Bugün milletin darbelere karşı güçlü duruşunu kalıcılaştırdığını ve hukuksuzluğa, demokratik haklarının elinden alınmasına geçit vermediğini kaydeden Ak, milletin, hiçbir gücün devleti egemenliğinden uzaklaştıramayacağını tıpkı milli mücadelede olduğu gibi bir kez daha gösterdiğini, demokrasinin koruyucusu ve egemenliğin kayıtsız şarta sahip olduğunu haykırdığını anlattı.
Ak, şöyle konuştu:
"Şimdi bize düşen görev bu demokrasi mücadelesine sahip çıkmak ve o karanlık günlerin bir daha tekrar etmemesi için gerekli önlemleri almaktır. Türkiye büyüyüp güçlendikçe, milli irademize kastetmek isteyen hainler bundan sonra da bu cesarete asla sahip olamayacaklardır. Ülkemiz çalışarak ve üreterek demokrasi hukuk, özgürlük ve refah yolunda hızla ilerliyor. Büyük ve güçlü Türkiye, sadece kendi halkı için değil aynı zamanda Türk ve İslam dünyası için de çok önemli bir güvencedir, sığınılacak limandır. Dün olduğu gibi bugün de demokrasimizin geleceğine sahip çıkarak duruşumuzu korumalı, gençlerimizin gururla yaşayacağı güzel ülkemiz için milletimiz iradesinin her daim yanında olduğumuzu göstermeliyiz."
İstanbul 2 Nolu Baro Başkanı Av. Yasin Şamlı da 15 Temmuz'un Türkiye tarihi açısından bir milat olduğunu dile getirerek, "15 Temmuz'da yargı nasıl davrandı? 15 Temmuz'da o başsavcılarımıza teşekkür etmek istiyorum. Darbe fiillerinin görülmesinden itibaren darbeciler hakkında yakalama ve tutuklama kararları çıkarıldı. Derhal suçüstü halinde onlar yakalandılar daha sonra da yargılandılar. O yargılamaların birçoğunda bulundum. 1960 darbesi olduğunda o zamanki ismiyle İstanbul Barosu bugünkü ismiyle İstanbul 1 Nolu Barosu, başbakanın ve bakanların savunulmaması için prensip kararı aldı. Aslında bu karar şuydu, 'Biz milletin iradesini savunmayacağız. Biz darbecileri savunacağız.'"diye konuştu.
"Artık milletimizin hukukunu savunacak resmi bir kurumumuz var; İstanbul 2 Nolu Barosu." diyen Şamlı, milletin hukukuna sahip çıkma anlamında her zaman çalışacaklarını vurguladı.

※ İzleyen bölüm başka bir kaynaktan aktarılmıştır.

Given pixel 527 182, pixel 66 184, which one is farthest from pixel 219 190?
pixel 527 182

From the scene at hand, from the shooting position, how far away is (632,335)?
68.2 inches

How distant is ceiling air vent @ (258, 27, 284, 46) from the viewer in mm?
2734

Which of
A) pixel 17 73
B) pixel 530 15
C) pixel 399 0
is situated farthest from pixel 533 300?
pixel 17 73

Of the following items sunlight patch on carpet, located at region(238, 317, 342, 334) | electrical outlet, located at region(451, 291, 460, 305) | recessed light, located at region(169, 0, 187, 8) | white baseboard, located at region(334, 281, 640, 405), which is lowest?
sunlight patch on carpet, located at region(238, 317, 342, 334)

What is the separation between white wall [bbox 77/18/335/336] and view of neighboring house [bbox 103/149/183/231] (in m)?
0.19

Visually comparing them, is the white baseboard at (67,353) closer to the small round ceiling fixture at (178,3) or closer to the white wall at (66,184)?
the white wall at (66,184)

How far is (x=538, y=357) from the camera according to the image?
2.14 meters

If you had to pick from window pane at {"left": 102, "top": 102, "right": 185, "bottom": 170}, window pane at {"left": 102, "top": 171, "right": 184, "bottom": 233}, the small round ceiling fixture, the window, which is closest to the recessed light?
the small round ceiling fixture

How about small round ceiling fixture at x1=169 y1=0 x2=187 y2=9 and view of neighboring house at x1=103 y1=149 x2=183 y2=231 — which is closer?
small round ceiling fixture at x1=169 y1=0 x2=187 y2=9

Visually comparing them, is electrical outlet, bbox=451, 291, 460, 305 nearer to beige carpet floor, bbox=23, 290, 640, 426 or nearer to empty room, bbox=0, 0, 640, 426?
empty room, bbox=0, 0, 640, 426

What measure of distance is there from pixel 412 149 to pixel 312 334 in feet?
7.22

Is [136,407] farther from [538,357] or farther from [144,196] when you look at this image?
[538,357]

Türkiye Hukuk Platformu Genel Sekreteri Av. Ahmet Akcan ise platform olarak birçok basılı ve dijital yayını ülkenin istifadesine sunduklarını, 2014'ten bu yana odak noktalarının darbe ve darbe girişimleri olduğunu anlattı.

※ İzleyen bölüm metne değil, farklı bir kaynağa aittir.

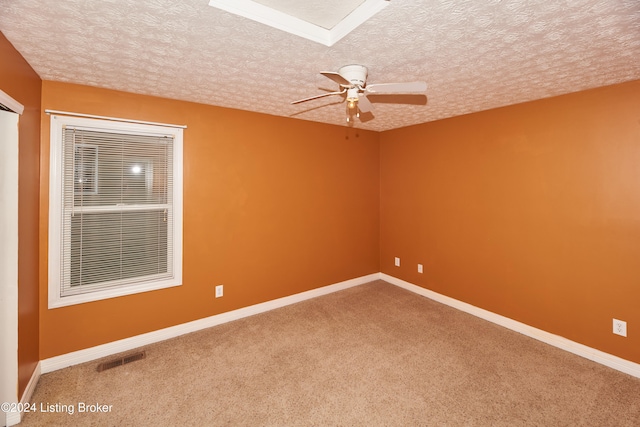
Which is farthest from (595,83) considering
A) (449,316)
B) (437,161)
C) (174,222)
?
(174,222)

15 Temmuz sürecini dünya kamuoyuna daha iyi anlatmak amacıyla şimdiye kadar yayınladıkları makalelerin İngilizce tercümelerine başladıklarını, yıl sonuna kadar bu tercümelerden oluşan İngilizce kitabı başta Batı dünyası olmak üzere pek çok ülkeye basılı ve dijital olarak ulaştıracaklarını belirten Akcan, bu konuda yabancı literatürde ciddi kaynak sıkıntısı yaşandığını dile getirdi.
"Türkiye tarihin en büyük devşirme örgütüne karşı mücadeleyi başarmış bir ülkedir"
Açılış konuşmalarının ardından düzenlenen "Darbe İle Mücadelede Medyanın Rolü" başlıklı oturumda konuşan Cumhurbaşkanı Başdanışmanı Doç. Dr. Mücahit Küçükyılmaz, 15 Temmuz darbe girişimi gecesinde yaşananları anlattı.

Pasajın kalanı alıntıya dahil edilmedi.